The story I told myself, unconsciously, for most of my life, was one of defeat. I was convinced that I was undeserving, unlovable and unworthy. I did not know it at the time, but my thoughts and words reflected these beliefs, confirming them on a daily basis. I was weaving a cloth with threads of powerlessness, fear, unworthiness, guilt, blame, discouragement, worry and doubt. I was creating a garment of despair and undeservingness. I was so entangled in my own story that I was blind to the possibility of weaving a different story.

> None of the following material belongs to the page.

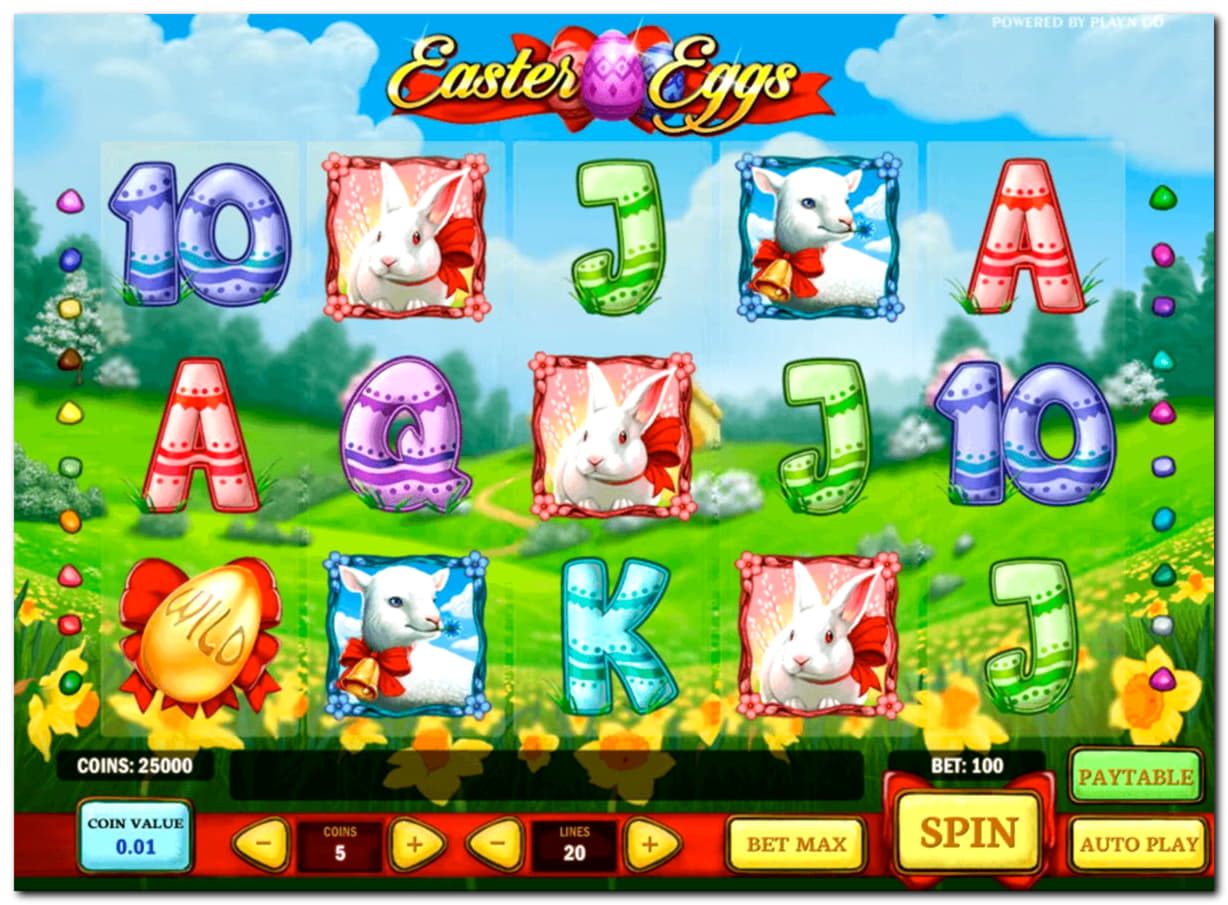 555% Welcome Bonus at Emu Casino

What I have learned is that when the cloth we are weaving doesn’t suit us anymore, we don’t have to examine every thread we ever used, nor do we have to undo all our previous work. The most effective way to change our story is to stop thinking and talking about what doesn’t work and start thinking and talking about the things that do work. Then miracles happen. When that idea seems too bold to you right now, there is another, more gradual way. Examine the story you have woven around yourself, find a disempowering word or sentence that keeps recurring, that is holding your story in place. Listen to the tone of your voice, whining or too harsh. Replace that one thread in your story. Find a new strand, pick a color and material that you love and introduce that into your story instead, one thread at a time. Literally replace that overused word or sentence with a new word or sentence, a mantra, and keep saying it to yourself, gently, soothingly, until it has become part of you. Then find the next thread in your story that you want to upgrade to a better quality.
Raising your words is a gradual process. You can’t go from “I can’t” to “I sure can” or from “this will never work” to “I trust that all will work out for the best”, or from “I’m such a loser” to “I love to learn, next time I will do even better”. It is about consistently replacing your old words by finding more uplifting or soothing ones that work for you. Raising your words is about unlocking your true self, your best self, it is about wanting to live a better life more than being content with complaining about the one you are living right now. Raising the quality of your words, will raise the quality of your perception. And when our perception shifts, our reality shifts; things that weren’t possible before, not only become possibilities, but probabilities.
The story I am weaving today is a story I would not have believed possible only a few years ago. It is a story inspired by my best self. Today, I am using threads of love and worthiness, of appreciation and gratitude, of happiness and positive expectation. I am introducing threads of limitless potential and overflowing abundance. I am learning to pick strands that I love for no other reason than that I love them, I am learning to pick vibrant and bold colors, feeling more at ease with them every time I use them. I have learned it takes courage to weave a story that allows your best self to shine through. It takes courage to start weaving a different story, to use different colors and create bold patterns. It feels awkward. It may feel like you’re faking. And the story weavers around you may not like what you’re doing, they may even feel threatened. To change your story you need a heartfelt desire to live a better life, determination to go on even when it seems useless, and compassion to speak softly to yourself when you mess up, for ‘it is rain that grows flowers, not thunder.’
What I know for sure is that the cloth you are weaving today is the garment you will be wearing tomorrow. If every day you add a bit more color, you’re clothes will have a different feel in days, a different look in weeks and be made over in a year. Namasté.